- Born: 6 January 1982 (age 44)
- Citizenship: Ghanaian
- Education: Akyem Swedu Secondary school, Presbyterian Teacher's training college
- Occupations: Actress; TV Presenter; Musician;
- Known for: Asantewaa, Kae, Nkonyaa, Asem Asa, Pains of True love, Games of the heart
- Children: 2
- Awards: 2016 City People Entertainment awards Best Indigenous Actress of the year, 3G awards Best Gallywood Actress, 2019 ZAFAA Global award Best indigenous actress

= Emelia Brobbey =

Ghanaian actress, TV hostess, film producer

Emelia Brobbey (born January 6, 1982) is a Ghanaian actress, a film producer, a television presenter and a musician. She has starred in numerous Ghanaian movies; winning multiple local and international awards. She is best known for her roles in Kumawood films including Asantewaa, Kae, and Asem Asa.
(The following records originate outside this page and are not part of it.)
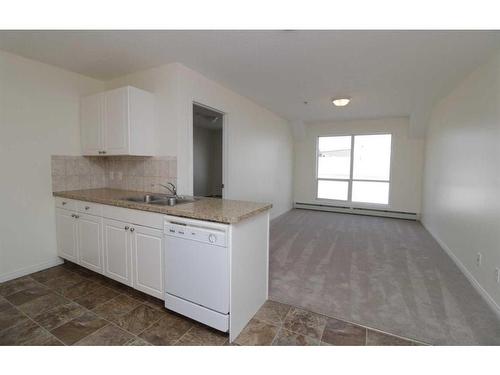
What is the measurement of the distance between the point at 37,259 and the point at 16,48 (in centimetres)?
223

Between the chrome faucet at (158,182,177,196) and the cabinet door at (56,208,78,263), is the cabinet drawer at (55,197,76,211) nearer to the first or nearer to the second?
the cabinet door at (56,208,78,263)

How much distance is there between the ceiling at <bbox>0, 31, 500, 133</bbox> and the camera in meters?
2.10

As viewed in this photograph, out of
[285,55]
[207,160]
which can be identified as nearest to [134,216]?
[285,55]

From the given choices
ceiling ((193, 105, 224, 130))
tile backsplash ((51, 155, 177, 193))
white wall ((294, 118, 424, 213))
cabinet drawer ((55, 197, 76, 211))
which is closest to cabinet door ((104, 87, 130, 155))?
tile backsplash ((51, 155, 177, 193))

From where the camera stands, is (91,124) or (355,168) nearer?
(91,124)

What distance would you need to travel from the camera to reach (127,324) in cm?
181

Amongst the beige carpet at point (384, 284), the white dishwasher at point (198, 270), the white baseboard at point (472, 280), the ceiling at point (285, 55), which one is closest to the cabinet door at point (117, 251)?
the white dishwasher at point (198, 270)

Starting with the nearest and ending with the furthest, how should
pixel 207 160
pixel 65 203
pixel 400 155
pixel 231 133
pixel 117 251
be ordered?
pixel 117 251
pixel 65 203
pixel 231 133
pixel 400 155
pixel 207 160

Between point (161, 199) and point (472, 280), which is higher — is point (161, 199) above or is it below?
above

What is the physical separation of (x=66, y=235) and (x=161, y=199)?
1.27 m

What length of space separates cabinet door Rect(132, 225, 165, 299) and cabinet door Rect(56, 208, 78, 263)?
107 cm

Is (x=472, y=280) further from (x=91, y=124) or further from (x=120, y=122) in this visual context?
(x=91, y=124)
In 2017, she became the first actor to receive Africa Gold Award in a humanitarian project organized by the United Nations Economic and Social Council in collaboration with the Alliance Creative Common Project(ACCP).

== Early life and education ==
Emelia Brobbey was born on 6 January 1982 and grew up in Akyem Swedru to Mr Samuel P Brobbey in the Eastern region of Ghana. She studied at Akyem Swedru Secondary School for her O-level and continued to Presbyterian Teacher's Training College to acquire teaching skills. After completing Teacher's Certificate 'A', Emelia was posted to Obuasi, where she taught agricultural science. She was then introduced to acting. She also holds a diploma in Journalism, a bachelor's degree in Human Resource Management and an ICM certificate in Broadcast Journalism.

== Music ==
She released her first single song "Fa me ko" in 2019. The song was heavily criticized for the poor vocals of Emelia.The song generated widespread discussions on social media, with some users criticising her vocal response. In response to the criticisms, Brobbey stated in an interview with Graphic Showbiz that while she accepted different opinions about her music, she objected to personal attacks. She also said that the encouragement she received from some listeners motivated her to continue pursuing music. January 2020, she released her second single "Odo Electric".

== Awards & Achievement ==

- Best International Act; Royal Africa Awards 2015.
- Africa Gold humanitarian Award 2017
- Nominee; Best Supporting Actress City People Entertainment Awards 2016
- Best Ghallywood Actress and Philanthropist; 3G Awards 2018
- Best Indigenous Actress; City People Entertainment Awards 2019
- Best Indigenous Actor (Female); ZAFAA Global Award 2019, presented by the African Film Academy Awards
- Ambassador for the COVID-19 National Trust Fund 2021.

== Philanthropy ==

- Emelia Brobbey has been involved in various charitable activities through personal initiatives and the Emelia Brobbey Foundation. In October 2015, the actress and her family celebrated a birthday with the children at the Osu Children's Home, where they donated food, clothing, toiletries, and other essential items to the home. In 2016, the Emelia Brobbey Foundation donated GHS 10,000 to the Cherubs orphanage in Apire near Santase in Kumasi. In February 2025, Emelia Brobbey donated GHS 20,000, food items and other essential supplies to the Debby Bless Ghana Foundation, an organisation that supports underprivileged children.

== Filmography ==
Emelia has been praised for her acting and singing abilities. Despite being unfamiliar to the industry, she is known for her ability to portray and adapt to the roles given to her. So far Emelia Brobbey movies include:
- Asem
- Odasani (2003) as Erica
- Mpe Nipa (2007) as Naaba Snr
- Beware (2011) as Abiba
- Madanfo (2013) as Jennifer
- Ohia Asoma Wo (2014) as Vida
- Adofo Asa (2015)
- Kae (2015) as Lina
- Amakye and Dede (2016)
- Adanfo Bone (2017) as Mimi
- Games of Chess (2018)
- Honeymoon (2019) as Angela
- Heroes of Africa: Tetteh Quarshie (2020)
- The Big Six (2022)
- Kofi sika

== Personal life ==
In 2010, Emelia married Dr Kofi Adu Boateng who is the founder of End Point Homeopathy Clinic but the couple divorced in 2012. She is currently a single mother with two kids. Her first son was born while she was in school to obtain her teaching certification. Her second son was from her marriage with Doctor Kofi and was born on 13th, June 2013.